■ Passage du texte ■
§

Son engagement religieux : Ses récits étaient souvent teintés d’une vision chrétienne du monde. Dans un milieu littéraire souvent laïc (ou influencé par le vodou ?), voire critique envers la religion, cela a pu freiner sa reconnaissance.
L’impact du contexte politique : Écrire sous Duvalier, c’était naviguer entre les lignes de censure et d’autocensure. Ses œuvres, marquées par une critique des dérives politiques, ont pu être marginalisées.
Le poids du français comme langue littéraire : Malgré les avancées de la littérature créole, le français dominait toujours la scène culturelle. Un auteur créolophone était encore perçu comme un écrivain de seconde zone.
Il ne s’agit pourtant pas ici de réécrire l’histoire ou de la déformer dans une perspective révisionniste. Au contraire, mettre en lumière l’œuvre de Paultre, c’est replacer les faits dans leur juste contexte et rendre à la littérature créole ce qui lui appartient. Trop longtemps, certaines productions ont été invisibilisées par des schémas figés qui dictaient ce qui méritait ou non d’être considéré comme « littéraire ». Mais l’histoire de la littérature haïtienne est bien plus vaste que son canon officiel.
D’ailleurs, Dr. Bryant C. Freeman, professeur émérite de l’Université du Kansas, qui a étudié son travail et a eu l’occasion de côtoyer son œuvre, l’a surnommé « le Balzac haïtien » en raison de sa capacité à capter et à restituer les nuances du quotidien haïtien avec une justesse remarquable, tout en le qualifiant de romancier haïtien de premier plan.

Un héritage à réhabiliter. Un devoir de mémoire littéraire
Aujourd’hui, redécouvrir Carrié Paultre, c’est retrouver une pièce manquante de l’histoire littéraire haïtienne. C’est aussi s’interroger sur la manière dont nous construisons notre mémoire collective. Pourquoi certains auteurs restent-ils au premier plan tandis que d’autres disparaissent dans les limbes ? Quels critères déterminent la postérité d’une œuvre ?
Carrié Paultre n’était pas seulement un écrivain. Il était un passeur de culture, un homme qui a consacré sa vie à donner une voix aux oubliés. Son travail sur la langue créole a posé les bases d’une production littéraire qui, aujourd’hui, continue de se développer avec force.
Dans un monde où les langues minorisées peinent toujours à s’imposer face aux grands idiomes dominants, l’exemple de Paultre est plus pertinent que jamais.
Alors, peut-être est-il temps de sortir ses textes de l’oubli, de les relire avec l’attention qu’ils méritent, et de reconnaître enfin que la littérature créole haïtienne ne s’est pas construite en un jour, ni en un seul nom.
Car après tout, l’histoire littéraire n’est jamais qu’une question de mémoire, et la mémoire, un combat contre l’oubli.
L’histoire est parfois un cimetière d’injustices, où des noms s’effacent sans raison valable, où des voix essentielles disparaissent sous le poids des récits dominants. Mais il revient à ceux qui lisent, à ceux qui écrivent, à ceux qui s’intéressent à la vérité littéraire de faire revivre ces figures oubliées.

§

■ Consigne de travail 1 ■
Indiquez si chacune des affirmations (a), (b) et (c) concorde avec le passage sur Carrié Paultre, en répondant par oui ou par non et en citant exactement les mots qui tranchent. (a) Le créole dominait toujours la scène culturelle. (b) Un auteur créolophone était encore perçu comme un écrivain de seconde zone. (c) Bryant C. Freeman est professeur émérite de l'Université du Kansas.
■ Consigne de travail 2 ■
D'après le passage sur Carrié Paultre, que signifiait écrire sous Duvalier ?
■ Consigne de travail 3 ■
Citez le passage sur Carrié Paultre en recopiant exactement la partie qui va de « Dans un monde » à « un seul nom. ».
Ne vous appuyez que sur le passage sur Carrié Paultre.

■ Bloc de données ■
§

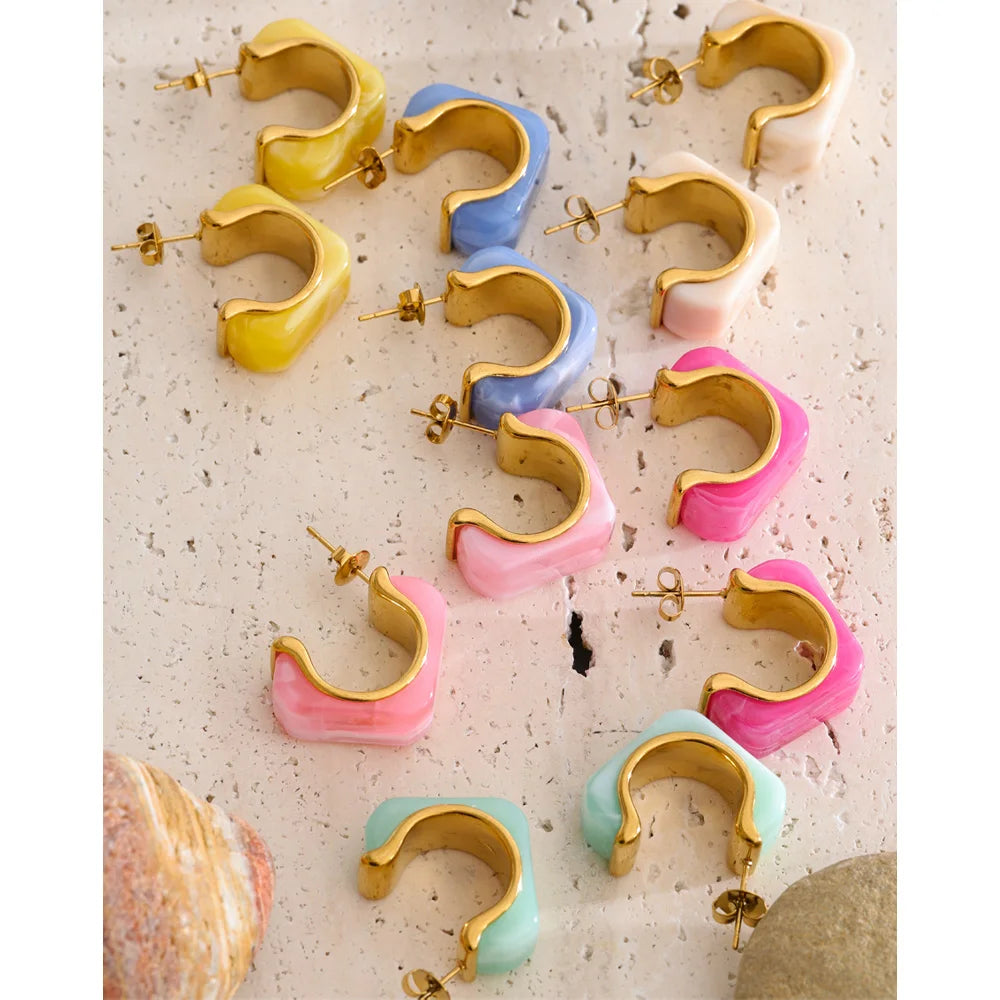 Resin acrylic geometric earrings in gold-plated stainless steel with resin and acrylic.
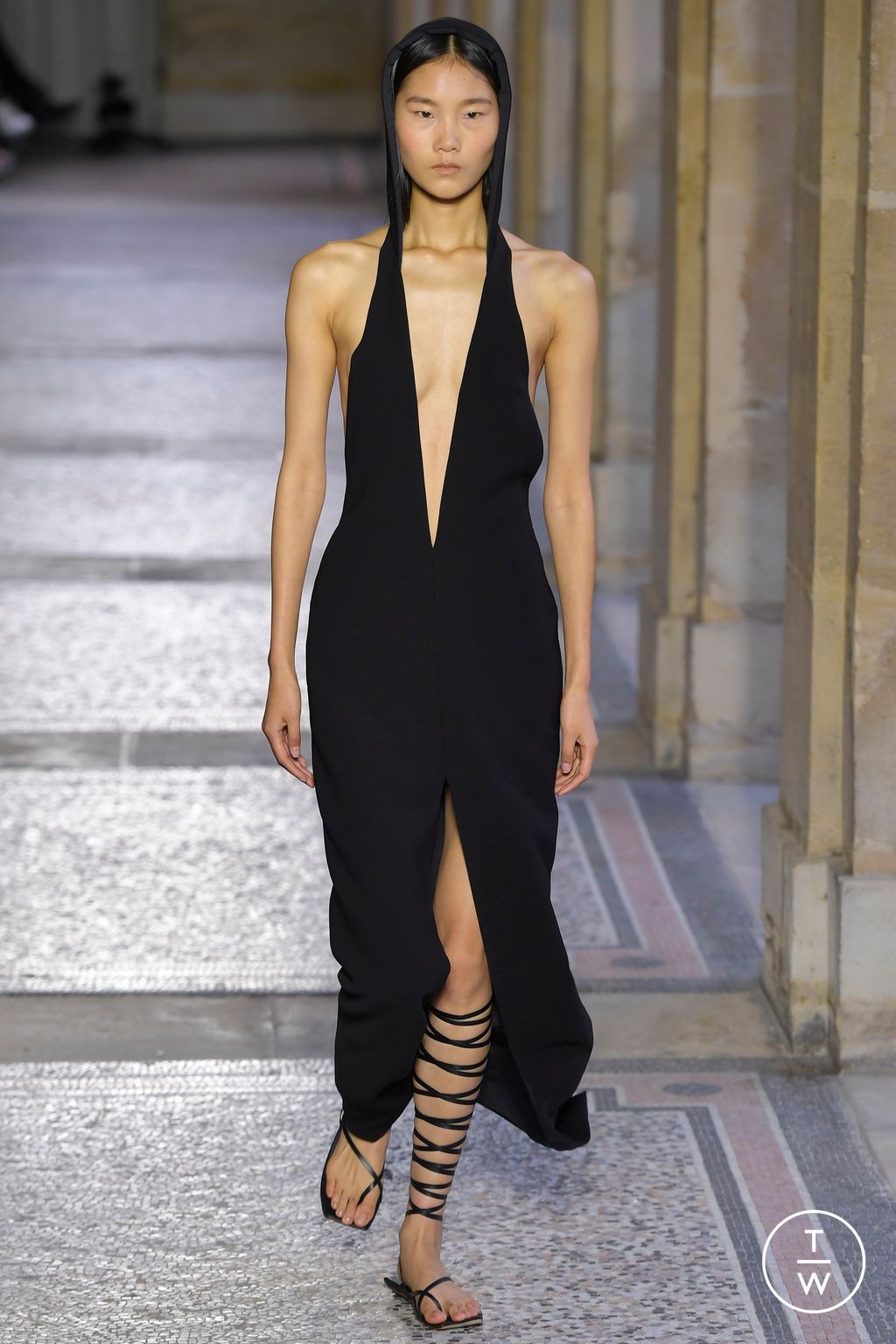 Fashion Week Paris Spring/Summer 2023 look 7 de la collection Monot womenswear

§

■ Espace de réponse 1 ■
(a) Non : « le français dominait toujours la scène culturelle ». (b) Oui : « Un auteur créolophone était encore perçu comme un écrivain de seconde zone ». (c) Oui : « professeur émérite de l’Université du Kansas ».

■ Espace de réponse 2 ■
C'était naviguer entre les lignes de censure et d'autocensure.

■ Espace de réponse 3 ■
Dans un monde où les langues minorisées peinent toujours à s’imposer face aux grands idiomes dominants, l’exemple de Paultre est plus pertinent que jamais.
Alors, peut-être est-il temps de sortir ses textes de l’oubli, de les relire avec l’attention qu’ils méritent, et de reconnaître enfin que la littérature créole haïtienne ne s’est pas construite en un jour, ni en un seul nom.